Work required = In the records below, number each line from the one containing "How much distance" through the last line of the records as a list, leaving out any blank lines.

Questions about scenes in images:
###
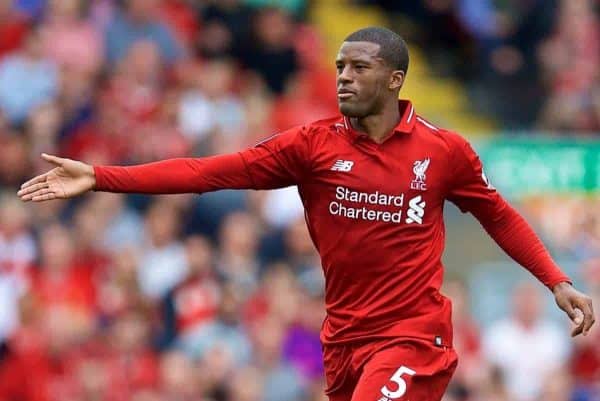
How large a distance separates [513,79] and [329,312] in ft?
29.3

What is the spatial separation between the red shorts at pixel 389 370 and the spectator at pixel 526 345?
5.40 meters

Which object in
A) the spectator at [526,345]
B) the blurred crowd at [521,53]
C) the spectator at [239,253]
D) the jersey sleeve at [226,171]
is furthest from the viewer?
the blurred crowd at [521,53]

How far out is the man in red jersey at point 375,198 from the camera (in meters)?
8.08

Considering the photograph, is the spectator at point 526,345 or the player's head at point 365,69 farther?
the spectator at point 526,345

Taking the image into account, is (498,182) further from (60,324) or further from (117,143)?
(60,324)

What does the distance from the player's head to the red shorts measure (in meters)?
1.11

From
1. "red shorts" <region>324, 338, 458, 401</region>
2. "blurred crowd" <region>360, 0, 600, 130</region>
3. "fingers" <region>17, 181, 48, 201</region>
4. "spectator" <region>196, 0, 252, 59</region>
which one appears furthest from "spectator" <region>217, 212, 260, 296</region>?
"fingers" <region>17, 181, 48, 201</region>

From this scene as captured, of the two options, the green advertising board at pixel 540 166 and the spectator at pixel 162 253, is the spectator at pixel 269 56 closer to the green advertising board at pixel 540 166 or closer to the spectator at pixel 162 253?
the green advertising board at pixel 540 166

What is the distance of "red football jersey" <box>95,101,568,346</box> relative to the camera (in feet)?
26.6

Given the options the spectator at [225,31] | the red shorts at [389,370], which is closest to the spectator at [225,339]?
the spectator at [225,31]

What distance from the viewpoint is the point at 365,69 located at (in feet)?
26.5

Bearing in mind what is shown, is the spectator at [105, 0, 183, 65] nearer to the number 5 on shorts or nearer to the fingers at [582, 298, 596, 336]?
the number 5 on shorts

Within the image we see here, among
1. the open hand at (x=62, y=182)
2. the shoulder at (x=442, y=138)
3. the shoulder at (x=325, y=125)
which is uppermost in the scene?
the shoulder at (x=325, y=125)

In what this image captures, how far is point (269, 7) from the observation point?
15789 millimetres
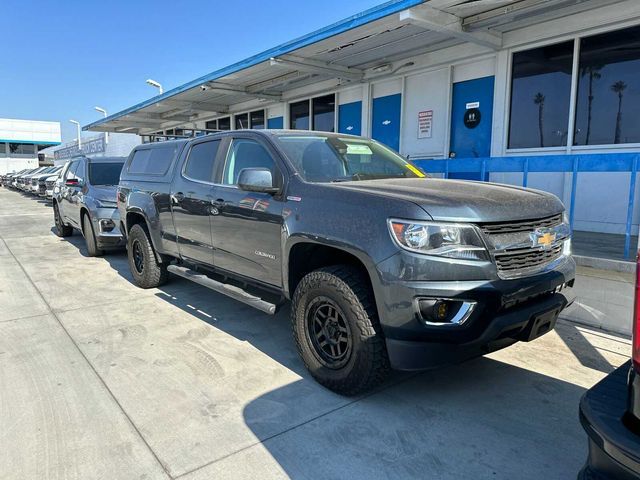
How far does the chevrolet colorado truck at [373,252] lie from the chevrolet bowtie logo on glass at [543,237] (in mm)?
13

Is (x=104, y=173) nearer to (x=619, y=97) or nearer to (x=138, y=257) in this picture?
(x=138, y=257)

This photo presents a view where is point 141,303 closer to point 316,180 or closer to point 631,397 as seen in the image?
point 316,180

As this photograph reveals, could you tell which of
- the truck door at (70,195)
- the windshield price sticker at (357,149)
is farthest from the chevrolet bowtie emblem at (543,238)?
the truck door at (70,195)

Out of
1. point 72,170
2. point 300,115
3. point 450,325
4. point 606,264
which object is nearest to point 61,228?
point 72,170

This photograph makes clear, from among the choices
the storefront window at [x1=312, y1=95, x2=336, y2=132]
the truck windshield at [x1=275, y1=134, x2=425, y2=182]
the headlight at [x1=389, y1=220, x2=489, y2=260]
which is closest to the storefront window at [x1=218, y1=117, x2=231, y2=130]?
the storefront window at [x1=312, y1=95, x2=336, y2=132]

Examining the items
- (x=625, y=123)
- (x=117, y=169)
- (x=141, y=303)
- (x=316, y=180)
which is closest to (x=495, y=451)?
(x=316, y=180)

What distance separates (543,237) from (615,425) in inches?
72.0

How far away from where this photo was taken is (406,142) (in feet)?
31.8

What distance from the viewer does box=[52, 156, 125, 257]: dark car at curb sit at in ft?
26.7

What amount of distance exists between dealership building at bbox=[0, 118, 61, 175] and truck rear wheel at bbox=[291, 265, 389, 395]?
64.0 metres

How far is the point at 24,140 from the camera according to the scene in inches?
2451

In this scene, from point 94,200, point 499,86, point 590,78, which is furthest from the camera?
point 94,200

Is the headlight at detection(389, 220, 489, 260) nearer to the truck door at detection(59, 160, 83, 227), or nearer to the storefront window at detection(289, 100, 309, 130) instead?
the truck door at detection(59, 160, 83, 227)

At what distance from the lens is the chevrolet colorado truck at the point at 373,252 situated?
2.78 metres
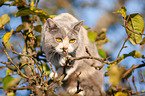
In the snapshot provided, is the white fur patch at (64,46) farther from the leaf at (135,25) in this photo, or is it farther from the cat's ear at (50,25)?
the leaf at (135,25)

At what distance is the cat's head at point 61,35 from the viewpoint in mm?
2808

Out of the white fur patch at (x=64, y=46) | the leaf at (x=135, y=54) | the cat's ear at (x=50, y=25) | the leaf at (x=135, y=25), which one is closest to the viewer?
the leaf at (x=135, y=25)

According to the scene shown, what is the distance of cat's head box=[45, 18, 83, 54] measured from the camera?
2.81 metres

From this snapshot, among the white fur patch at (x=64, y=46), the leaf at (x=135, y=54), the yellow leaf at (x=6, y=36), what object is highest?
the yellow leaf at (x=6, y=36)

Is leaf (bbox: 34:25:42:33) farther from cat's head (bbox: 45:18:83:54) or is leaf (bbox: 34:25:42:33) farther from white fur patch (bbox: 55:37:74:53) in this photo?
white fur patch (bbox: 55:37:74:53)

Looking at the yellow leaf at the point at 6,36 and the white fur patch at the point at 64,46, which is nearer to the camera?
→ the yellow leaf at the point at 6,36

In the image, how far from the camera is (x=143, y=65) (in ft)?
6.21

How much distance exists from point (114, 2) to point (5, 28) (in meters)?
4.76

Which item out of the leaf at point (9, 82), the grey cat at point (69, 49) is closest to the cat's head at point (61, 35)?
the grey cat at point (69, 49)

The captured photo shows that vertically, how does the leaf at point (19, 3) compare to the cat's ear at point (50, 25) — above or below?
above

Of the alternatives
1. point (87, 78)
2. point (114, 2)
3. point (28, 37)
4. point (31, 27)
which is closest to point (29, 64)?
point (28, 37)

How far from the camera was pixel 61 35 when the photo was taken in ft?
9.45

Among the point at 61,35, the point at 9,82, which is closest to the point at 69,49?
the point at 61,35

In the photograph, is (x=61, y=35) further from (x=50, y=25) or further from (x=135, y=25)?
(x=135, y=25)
###
Exercise solution =
1. How much distance exists from point (114, 2) to point (5, 28) (in meters)?
2. 4.76
3. Which item out of the leaf at point (9, 82), the grey cat at point (69, 49) is closest to the cat's head at point (61, 35)?
4. the grey cat at point (69, 49)
5. The captured photo shows that vertically, how does the leaf at point (19, 3) compare to the cat's ear at point (50, 25) — above or below?
6. above
7. Of the alternatives
8. 1. point (87, 78)
9. 2. point (114, 2)
10. 3. point (28, 37)
11. 4. point (31, 27)
12. which is closest to point (29, 64)?
13. point (28, 37)
14. How far from the camera was pixel 61 35 when the photo was taken in ft?
15. 9.45
16. Among the point at 61,35, the point at 9,82, which is closest to the point at 69,49?
17. the point at 61,35
18. In the photograph, is (x=61, y=35) further from (x=50, y=25) or further from (x=135, y=25)?
19. (x=135, y=25)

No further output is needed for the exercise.